26 December 2012

Your Good Mother, Part the Third

Your Good Mother has just figured out another situation you should listen to. The Gallup folks are not happy about being fingered as Romney Borgs, so now they're crying wolf. If the "aggregators" manage to get elections (and, by extension, other polling efforts such as used in, say, advertising) right, does this mean that pollsters will be put out of business, until there's only one left? Could be. That's Gallup's assertion.

One one hand, Gallup is right: the cheap drives out the dear. On the other, in this case, aggregation does identify the perpetually wrong, who will in time fade into Chapter 7. There's nothing wrong with that, given the Social Darwinist imperative. If, over time, aggregation finds the perpetually correct, and that one pollster dominates, so what? It may be that many (not widely admitted) social goods exist in our economy. In other words, Adam Smith may be largely wrong in his point of view: much of commerce devolves to one (or a few) producers. And having one (or a few) producers, means socialism. Otherwise we get monopoly, and restricted access and concentration of power. Remember, Smith's archetype was straight pin manufacture.
Organizations that traditionally go to the expense and effort to conduct individual polls could, in theory, decide to put their efforts into aggregation and statistical analyses of other people's polls in the next election cycle and cut out their own polling. If many organizations make this seemingly rational decision, we could quickly be in a situation in which there are fewer and fewer polls left to aggregate and put into statistical models.

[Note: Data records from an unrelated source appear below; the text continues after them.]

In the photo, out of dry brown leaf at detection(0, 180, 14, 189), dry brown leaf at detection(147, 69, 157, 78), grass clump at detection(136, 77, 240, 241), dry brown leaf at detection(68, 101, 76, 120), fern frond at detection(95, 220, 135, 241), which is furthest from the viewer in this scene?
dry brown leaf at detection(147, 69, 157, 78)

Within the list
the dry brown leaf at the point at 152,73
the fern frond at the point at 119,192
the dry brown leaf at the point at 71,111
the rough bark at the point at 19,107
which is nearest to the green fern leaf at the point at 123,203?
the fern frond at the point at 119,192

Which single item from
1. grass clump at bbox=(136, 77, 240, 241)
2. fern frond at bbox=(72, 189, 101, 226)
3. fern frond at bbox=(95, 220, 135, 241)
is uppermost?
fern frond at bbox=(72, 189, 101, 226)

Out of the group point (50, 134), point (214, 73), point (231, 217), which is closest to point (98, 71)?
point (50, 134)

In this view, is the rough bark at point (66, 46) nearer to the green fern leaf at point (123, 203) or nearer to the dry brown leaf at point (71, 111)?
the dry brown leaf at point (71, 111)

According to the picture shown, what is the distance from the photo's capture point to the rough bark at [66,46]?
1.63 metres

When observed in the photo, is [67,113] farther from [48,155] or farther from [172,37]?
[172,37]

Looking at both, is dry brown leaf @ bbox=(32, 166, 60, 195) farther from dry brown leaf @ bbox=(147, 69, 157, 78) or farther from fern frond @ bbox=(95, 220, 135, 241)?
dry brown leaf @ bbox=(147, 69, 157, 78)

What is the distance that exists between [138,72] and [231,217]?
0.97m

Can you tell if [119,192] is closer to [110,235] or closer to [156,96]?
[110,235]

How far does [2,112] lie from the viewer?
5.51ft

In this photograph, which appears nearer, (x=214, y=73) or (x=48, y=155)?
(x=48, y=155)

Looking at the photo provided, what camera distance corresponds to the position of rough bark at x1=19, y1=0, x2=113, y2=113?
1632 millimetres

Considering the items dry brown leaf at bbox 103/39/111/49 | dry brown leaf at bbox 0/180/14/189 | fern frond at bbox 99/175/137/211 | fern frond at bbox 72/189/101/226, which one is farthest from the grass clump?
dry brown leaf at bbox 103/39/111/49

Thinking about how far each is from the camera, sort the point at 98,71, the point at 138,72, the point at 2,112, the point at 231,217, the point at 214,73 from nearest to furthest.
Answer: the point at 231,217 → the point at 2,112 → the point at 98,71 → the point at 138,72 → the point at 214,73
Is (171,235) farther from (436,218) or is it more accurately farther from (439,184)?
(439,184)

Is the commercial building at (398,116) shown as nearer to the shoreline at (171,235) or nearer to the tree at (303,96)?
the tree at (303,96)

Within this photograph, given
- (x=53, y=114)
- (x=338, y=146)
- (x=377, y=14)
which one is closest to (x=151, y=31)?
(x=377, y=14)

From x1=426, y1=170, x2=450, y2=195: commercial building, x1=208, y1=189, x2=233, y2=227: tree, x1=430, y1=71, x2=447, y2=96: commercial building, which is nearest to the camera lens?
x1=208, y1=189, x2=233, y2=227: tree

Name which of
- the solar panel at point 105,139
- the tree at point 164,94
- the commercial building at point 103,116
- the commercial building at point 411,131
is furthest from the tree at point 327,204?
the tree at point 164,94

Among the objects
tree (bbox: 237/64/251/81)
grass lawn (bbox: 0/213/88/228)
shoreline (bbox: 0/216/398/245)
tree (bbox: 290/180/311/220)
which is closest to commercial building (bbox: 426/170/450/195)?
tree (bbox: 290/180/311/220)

Welcome to the world of oligopoly. And here's the coup de grace:
The aggregators that came closest to Obama's overall winning margin were the ones that attempted to account for pollsters' house effects.

In other words, making reasoned decisions on bias does the best job of removing bias. Imagine that: brains beat data. Read through the piece. Once again, lemmings end up killing each other.

22 December 2012

The APL of My Eye

When I found R, I found an artifact of a language I dabbled in decades ago (the use of <- for assignment). That language is APL (A Programming Language, by Iverson). Turns out that I'm not the only, or first, to notice this connection. An older post from the folks at Revolution Analytics. I actually had my hands on a real APL keyboard, lo those many days ago. APL is still around, but I don't know about the keyboards.

Reading through the wiki piece, the similarity between the matrix operation paradigm of APL and the set operations of the RM came to mind once again. Turns out Codd wrote this paper on using the two together.

And there were the legendary one liner contests:
There were soon contests to see who could find a one-line version of an algorithm previously thought to require many. Sometimes this improved clarity. Sometimes it had the opposite effect, and brevity trumped readability.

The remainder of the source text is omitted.